Background and Purposes of the research
     Stereotactic Psychosurgery has had a history of more than 60 years,which has achieved great effectiveness in controlling some certain symptoms of Psychopathy. stereotactic surgery is becoming widely-used in the functional neurosurgery for its small trauma and high accuracy.Patients with intractable psychopathy always tend to have such behaviors as excitation,impulsion,offensiveness,suicide and so on,which may cause grievous harm to the society,family and the patient himself/herself.Thus, these patients become the major subject for the clinical studies of the Psychosurgery. However,since the very beginning of its emergence,Psychosurgery has gained a great diversity of dispute.There are different kinds of curative effects,with various complications cropped up post-surgery as well as the relatively high recurrence of symptoms.In recent years,with the development of high technology,the systematical plan of high-precision stereotactic surgery and the highfield MRI(Magnetic Resonance Imaging) have been gradually applied in clinical trial.What's more,the target localization becomes more precise with the constant development of radio-frequency technique.Therefore,Psychosurgery has become an effective method of treatment for the intractable psychopathy,with an obviously improving curative effect and less harm caused by the surgery to the patients.Nevertheless,as this surgical method is receiving more and more disputes,with its long-term curative effects remain further observation,it still needs ever-larger investigation.
     One main reason for the weak curative effects of the clinical treatment for the intractable psychopathy is the uncertainty of the pathogenesis.Though there are so many Ring Theory and theories about neurotransmitter disorders,e.g.the inner ring road function abnormal theory composed by corpus mamillar,septum area,thalamic nucleus anteriorus,cingulate gyrus,hippocampus,tegmental region of midbrain and inner olfactory region;the pathological studies have found that the injury of hippocampus plays an important role in the occurrence and development of the schizophrenia.The hippocampus neurons of the intractable psychopathy patients will become fewer with its volume getting smaller.All of these will damage the cellular construction.But the study on the living sufferers still lack of effective methods.
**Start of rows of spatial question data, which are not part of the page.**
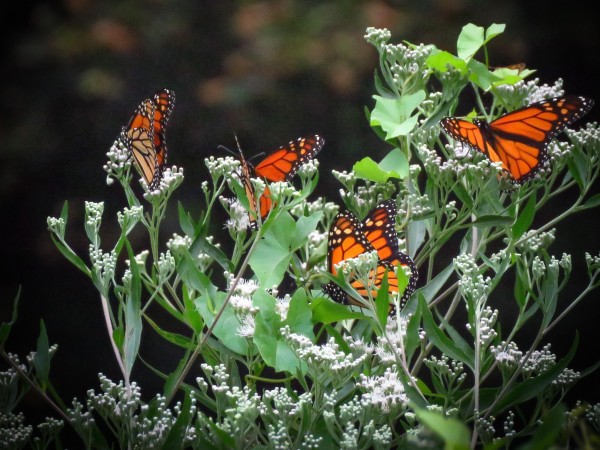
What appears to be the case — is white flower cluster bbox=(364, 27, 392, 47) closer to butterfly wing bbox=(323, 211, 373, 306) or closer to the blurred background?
butterfly wing bbox=(323, 211, 373, 306)

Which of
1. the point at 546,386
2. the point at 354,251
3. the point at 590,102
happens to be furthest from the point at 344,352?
the point at 590,102

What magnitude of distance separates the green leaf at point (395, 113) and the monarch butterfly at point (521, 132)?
2.1 inches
Magnetic Resonance Spectroscopy is a new method for examining living sufferers, which has been widely-used in kinds of ailment treatment and research.MRS was a new non-ivesive and non-radiation methods,it utilize the magnetic resonance and chemical shift technical to determine some metabolized compounds in the special position of the brain.Up to now,it is the only one method to determine metabolized compounds on cell level in vivid person.It can show some abnormal metabolized compounds and the change of its content.It was used to be a main method to investigate psychopathy from 90 years 20 century.
     NAA has recognized to be a symbol of nerve cell function,its change of concentration showed the nerve cell change in different disease.NAA concentration reduced may be the cause of nerve cell breakage or reduced.The concentration of CHO increased may be the nerve cell membrane break down.Cr was used to be a hive for high octane phosphate and alleviant for ATP and ADP.Its function was to maintain energy supply for the brain.The level of Cr was always relatively stabilized, it can be used as inner reference for magnetic resonance spectroscopy research.
     It can collect various data about metabolized compounds.MRS is expected to measure three compounds:N-acetylaspartate,NAA,Cholin,CHO,and Creatin,Cr. Through the analysis of the metabolizing traits of the schizophrenia patients' bilateral hippocampus,basis on metabolizing can be provided to the surgical treatment on the schizophrenia patients.Besides,it will offer clues for the development of the etiology and treatment mechanism.However,up till now,there still exist great diversity in the research on the content of NAA and CHO of hippocampus.Thus,it remains further investigation and research.
     Research object:
     ①probing into the validity of curing intractable psychopathy by stereotactic surgery will figure out an effective remedy for intractable psychopath.②probing into the safety of curing intractable psychopathy will be conducive to reduce a variety of syndromes.③probing into the MRS variational features of the psychopath will be expected to provide not only a foundation for the diagnosis,medication and surgery of psychopath in metabolism aspect,but also a clue for the study of psychopathy etiology and the treatment mechanism.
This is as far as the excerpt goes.